今回ランキングでは、価格競争力が強いマーケットバスケットやアルディがランクアップした点も特徴だ

 7つの顧客ニーズについて1つずつランキングを見ていこう。まずは最も重要なドライバーである「価格」から。1位はアルディ、2位にはマーケットバスケットが入った。5位はトレーダー・ジョーでウォルマートは7位だった。

 「品質」ではウェグマンズが1位、2位にはノースカロライナ州に本部を置くグルメスーパーのフレッシュ・マーケット(the fresh market)がランクイン。総合スコア上位企業ではトレーダー・ジョーが4位、H.E.Bが9位に入った。

 「デジタル」ではアマゾンとアマゾンゴーがワンツーフィニッシュ。ウォルマートは5位につけた。欠品がなくお客が買いやすい環境を実現しているかを示す「オペレーション」ではHEBが1位、コストコ2位、マーケットバスケット3位だった。「利便性」ではウォルマートが1位、パブリックス(Publix)が2位、ここでもマーケットバスケットが3位だった。
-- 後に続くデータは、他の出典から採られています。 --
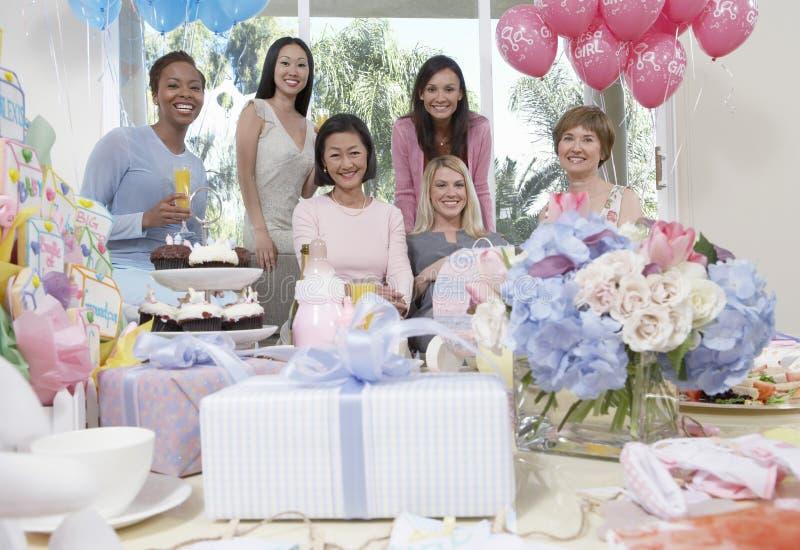 Mujeres que sonríen en la fiesta de bienvenida al bebé fotografía de archivo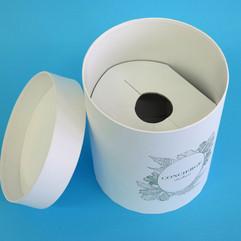 круглая коробка из переплетного картона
 「スピード」では1位から順にアマゾン、アルディ、フェアウェイ(Fareway)。ウォルマートが上位にランクインしていない一方で、大型店のターゲット(Target)は前回19位から10位に大きくランプアップした。

 

 今回の調査は、顧客ニーズごとにあるいは総合的に、各小売企業が「消費者からどのように認識されているか」を理解できる非常にユニークなものだ。そして、この総合スコアが高い企業に共通することとして、バクーヴィエCEOは「自分たちの顧客が誰で、なぜ来店するのか、何が来店のために大事なことかを理解し、そのためにどんな強みを持たなければならないかを理解している。必ずしも万人受けしようとしていない」と語る。つまり、成功するための道は1つではないということだ。企業によって異なるのであり、それぞれの勝ち方があるのだ。

 日本の小売業も、まずは自社の立ち位置と顧客は誰なのか、何を望んでいるのかを理解することからはじめたい。ダンハンビーでは日本においても同様の調査を行いたい意向を示している。